L’accident nucléaire survenu à la
centrale de Fukushima Daï-Ichi,
le 11 mars 2011, est l’un des
plus grave de l’histoire. Compte tenu
du volume important des rejets, il a
été classé au niveau 7 – le plus élevé
– de l’échelle internationale des événements
nucléaires, ce qui le place
au même degré de gravité que la
catastrophe de Tchernobyl (1986).
Depuis maintenant des semaines, il
ne se passe quasiment pas un jour
sans que l’opérateur privé chargé de
l’exploitation de la centrale, Tokyo
Electric Power Company (TEPCo),
n’annonce une fuite ou un risque de
fuite d’eau contaminée. Malgré de
nombreuses tentatives, il s’est avéré
impossible de stopper le ruissellement
d’eau radioactive vers la mer, sans
compter les risques sur les nappes
phréatiques. L’estimation communément
admise évalue à 400 000 tonnes
la quantité d’eau pleine de césium,
strontium, tritium et autres joyeusetés
radioactives enfouie dans le sous-sol
ou stockée dans le millier de réservoirs
spéciaux montés après la catastrophe.
Ce volume ne cesse d’augmenter,
à raison de 400 tonnes par
jour, car il est impératif de continuer
à refroidir les réacteurs pour éviter
tout nouvel emballement.
Radioactivité
Le 31 août, le niveau de radioactivité
relevé dans un réservoir contenant
de l’eau contaminée sur le site de
Fukushima s’élevait à 1 800 milliSieverts
(mSv) par heure : de quoi tuer
en quatre heures toute personne qui
y serait exposée. À ce jour, les responsables
de Tepco sont toujours
incapables d’expliquer les causes
d’une telle augmentation du niveau
de radioactivité.
Déjà, le 19 août, un employé a découvert
une fuite d’eau sous l’un des
réservoirs d’eau contaminée. Près de
300 tonnes d’eau radioactive se sont écoulées dans les sols via des
évacuations destinées à l’eau de pluie.
A 50 cm de la surface d’une flaque,
on a relevé un débit de 100 millisieverts
par heure, soit cinq fois la dose
annuelle acceptée pour un travailleur
du nucléaire. Une nouvelle fois, TEPCo
a cherché à minimiser l’affaire, mais
l’Autorité de sûreté japonaise l’a classée
au niveau 3 de l’échelle internationale
des incidents et accidents nucléaires.
Le niveau 3 signifie « incident
grave », sa définition se caractérise par
« Contamination grave ou effets aigus
sur la santé d’un travailleur » sur le
site nucléaire mais « Très faible rejet :
exposition du public représentant une
fraction des limites prescrites » en ce
qui concerne l’incidence hors site [1]. Les
conditions de travail sur le site et l’attitude
de la direction de TEPCo à cet
égard constituent un problème en soi
(voir ci-contre).

-------

VOTRE TÂCHE: Rédigez la suite de l’article ci-dessus sur l’accident de Fukushima, en reprenant juste après sa dernière phrase.

DONNÉES FOURNIES:
-------

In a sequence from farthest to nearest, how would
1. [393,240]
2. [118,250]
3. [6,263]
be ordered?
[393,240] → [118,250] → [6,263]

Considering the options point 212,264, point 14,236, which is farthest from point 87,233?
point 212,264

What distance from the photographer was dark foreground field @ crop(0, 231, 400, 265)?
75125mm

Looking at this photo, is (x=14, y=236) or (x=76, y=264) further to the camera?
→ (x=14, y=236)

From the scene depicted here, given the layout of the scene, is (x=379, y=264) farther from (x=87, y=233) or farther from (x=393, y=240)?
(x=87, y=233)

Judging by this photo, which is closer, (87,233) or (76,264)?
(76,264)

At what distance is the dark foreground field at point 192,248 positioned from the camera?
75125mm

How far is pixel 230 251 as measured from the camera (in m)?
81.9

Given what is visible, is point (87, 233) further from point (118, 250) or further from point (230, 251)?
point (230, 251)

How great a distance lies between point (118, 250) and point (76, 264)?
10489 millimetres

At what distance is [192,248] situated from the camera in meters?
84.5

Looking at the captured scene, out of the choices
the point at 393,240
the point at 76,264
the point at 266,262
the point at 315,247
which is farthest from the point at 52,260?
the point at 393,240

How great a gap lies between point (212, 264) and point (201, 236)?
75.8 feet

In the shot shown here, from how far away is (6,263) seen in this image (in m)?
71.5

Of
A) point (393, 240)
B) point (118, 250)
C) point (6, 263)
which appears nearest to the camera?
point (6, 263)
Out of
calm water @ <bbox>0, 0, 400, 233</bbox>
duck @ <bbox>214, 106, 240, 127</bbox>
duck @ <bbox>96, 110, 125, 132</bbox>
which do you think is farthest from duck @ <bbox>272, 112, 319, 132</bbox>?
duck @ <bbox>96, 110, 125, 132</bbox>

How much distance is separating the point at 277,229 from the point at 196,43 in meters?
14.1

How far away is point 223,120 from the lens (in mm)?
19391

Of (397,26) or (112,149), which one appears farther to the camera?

-------

RÉSULTAT OBTENU:
Barrières insuffisantes
TEPCo a évalué la contamination de
l’océan Pacifique entre 20 et 40 millions
de milliards de becquerels depuis
mai 2011. Du fait des capacités
de dilution de l’océan, les effets sont
à cette étape limités, même s’il est
bien trop tôt pour envisager toutes les conséquences sanitaires de ces rejets
en mer. Mais nous sommes face à la
plus grande contamination en mer de
l’histoire, comme le confirme Jérôme
Joly, directeur adjoint de l’Institut de
radioprotection et de sûreté nucléaire
(IRSN) dans un article [2] paru dans Le
Monde. Et surtout la catastrophe de
Fukushima est toujours en cours car
300 tonnes d’eau radioactive se déversent
chaque jour dans l’océan. Pour
tenter de contenir ces fuites, TEPCo a
construit des barrières pour empêcher
les eaux radioactives de se répandre
dans le Pacifique, mais elles ne sont
pas suffisantes et l’eau provenant des
nappes phréatiques a commencé à les
submerger. De plus, TEPCo a entrepris
l’injection de produits chimiques dans
le sol, afin de le solidifier pour contenir
la radioactivité… En réalité, du simple
bricolage, qui ne parvient pas à résoudre la situation, sans compter
que ce sont de nouveaux produits très
dangereux qu’on libère dans la nature.
« Les mesures mises en oeuvre à ce
jour par Tepco ne sont qu’un pis-aller.
Cet état de fait ne peut pas perdurer »,
confirme le directeur adjoint de l’IRSN,
un institut public qui n’a pas spécialement
l’habitude de crier au loup
sur ces questions.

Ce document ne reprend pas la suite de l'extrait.